Durant leur premier match de la série quart-de-finale contre les jeunes Blackhawks de Chicago, jeudi soir, Luongo a encore une fois sauvé la mise en réalisant des arrêts importants en début de match. Après 10 minutes, il avait affronté huit tirs. Son adversaire, Nikolai Khabibulin, n'avait fait face qu'à deux lancers. Le score était toujours 0-0. Les joueurs des Canucks étaient manifestement engourdis sur la glace après une semaine d'inactivité. Mais pas Luongo. Et la foule s'en est rapidement aperçue.

Après le match, remporté 5-3 par les Canucks, même s'ils s'étaient donné une avance de 3-0 après 40 minutes de jeu, les journalistes s'étaient attroupés autour du capitaine pour obtenir ses commentaires.

Affichant son calme légendaire, il a répondu à toutes les questions des scribes. Même à celles du journaliste de La Presse, qui a davantage l'habitude d'interroger le premier ministre Stephen Harper ou le chef libéral Michael Ignatieff sur les dossiers chauds de la politique canadienne que de bombarder de questions des joueurs dans un vestiaire.

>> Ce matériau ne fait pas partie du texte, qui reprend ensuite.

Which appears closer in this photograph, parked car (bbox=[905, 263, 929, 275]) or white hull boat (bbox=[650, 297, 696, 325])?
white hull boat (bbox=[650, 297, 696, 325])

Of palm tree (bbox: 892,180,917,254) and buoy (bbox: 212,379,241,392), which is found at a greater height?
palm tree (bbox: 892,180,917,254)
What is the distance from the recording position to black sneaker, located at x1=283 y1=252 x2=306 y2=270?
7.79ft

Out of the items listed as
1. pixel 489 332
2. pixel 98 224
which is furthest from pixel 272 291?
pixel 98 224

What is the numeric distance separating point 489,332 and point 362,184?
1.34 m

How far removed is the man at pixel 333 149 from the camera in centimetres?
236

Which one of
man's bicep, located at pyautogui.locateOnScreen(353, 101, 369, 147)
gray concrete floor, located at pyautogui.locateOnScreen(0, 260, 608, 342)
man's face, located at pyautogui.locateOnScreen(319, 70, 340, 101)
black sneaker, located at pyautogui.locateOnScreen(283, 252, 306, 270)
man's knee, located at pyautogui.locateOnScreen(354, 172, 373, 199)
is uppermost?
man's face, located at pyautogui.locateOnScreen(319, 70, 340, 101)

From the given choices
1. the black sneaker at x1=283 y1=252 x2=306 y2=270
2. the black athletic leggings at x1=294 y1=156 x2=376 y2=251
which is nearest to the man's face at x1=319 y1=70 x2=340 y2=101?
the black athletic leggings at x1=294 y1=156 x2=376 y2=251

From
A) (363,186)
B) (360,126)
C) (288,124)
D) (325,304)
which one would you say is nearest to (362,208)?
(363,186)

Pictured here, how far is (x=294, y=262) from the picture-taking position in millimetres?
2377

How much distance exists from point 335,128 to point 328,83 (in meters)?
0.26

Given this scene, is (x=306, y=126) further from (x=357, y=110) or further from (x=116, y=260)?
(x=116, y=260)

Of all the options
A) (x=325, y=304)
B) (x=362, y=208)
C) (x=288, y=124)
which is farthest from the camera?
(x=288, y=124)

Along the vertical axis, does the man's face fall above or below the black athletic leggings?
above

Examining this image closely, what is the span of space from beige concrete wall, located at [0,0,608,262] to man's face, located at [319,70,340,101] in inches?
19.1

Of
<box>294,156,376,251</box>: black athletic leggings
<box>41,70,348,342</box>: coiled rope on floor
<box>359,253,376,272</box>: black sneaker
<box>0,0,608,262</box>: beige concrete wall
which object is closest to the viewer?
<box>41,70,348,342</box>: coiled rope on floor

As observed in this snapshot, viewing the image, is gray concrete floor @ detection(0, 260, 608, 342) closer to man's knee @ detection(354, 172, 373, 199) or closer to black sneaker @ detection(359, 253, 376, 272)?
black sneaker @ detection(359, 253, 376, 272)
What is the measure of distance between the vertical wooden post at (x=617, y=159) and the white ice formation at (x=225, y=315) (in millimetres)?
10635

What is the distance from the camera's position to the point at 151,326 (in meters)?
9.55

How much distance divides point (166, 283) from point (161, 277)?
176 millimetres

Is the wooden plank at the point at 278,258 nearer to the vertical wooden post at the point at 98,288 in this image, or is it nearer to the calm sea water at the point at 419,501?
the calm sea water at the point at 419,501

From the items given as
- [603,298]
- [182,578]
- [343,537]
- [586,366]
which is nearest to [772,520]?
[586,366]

«Il faut travailler fort pendant 60 minutes. Ils ont des joueurs talentueux et ils peuvent marquer des buts. Il est important de continuer à attaquer, peu importe notre avance comme on l'a fait durant les 40 premières minutes», a lancé le capitaine aux journalistes en guise de premier commandement que doit respecter tout joueur qui se respecte.

Est-ce le fait d'être justement capitaine d'une équipe augmente la pression sur ses épaules durant les présentes séries? «Bien sûr que non. Cela fait partie du sport. Dans le hockey, il y a toujours de la pression. Il faut juste savoir composer avec ça. Et il n'y a pas de problème!», a-t-il répondu à La Presse.

Les coéquipiers de Luongo voient les choses de la même façon. «Il est un véritable rocher devant le filet. C'était 3-3 et le reste de l'équipe ne jouait pas tellement bien et il n'a jamais exprimé ses frustrations. Cela a permis à l'équipe de se regrouper et de remporter le match», lance d'un trait le petit joueur de centre Kyle Wellwood, le visage tuméfié après le match, atteint au visage par un coup d'un joueur des Blackhawks.

Pour l'entraîneur Alain Vigneault, le calme affiché par son capitaine, même lorsque la pression est forte, permettra à ses troupes de garder l'objectif ultime en tête: remporter la victoire à chaque match.

«Roberto est capable de rassurer ses coéquipiers et de montrer l'exemple. Il fait tout ce qu'il faut pour permettre à l'équipe d'avoir du succès. (...) Roberto se met déjà beaucoup de pression sur les épaules pour être le meilleur. Mais la façon dont il exerce son mandat de capitaine, c'est de donner l'exemple. Il est toujours le mieux préparé de l'équipe.»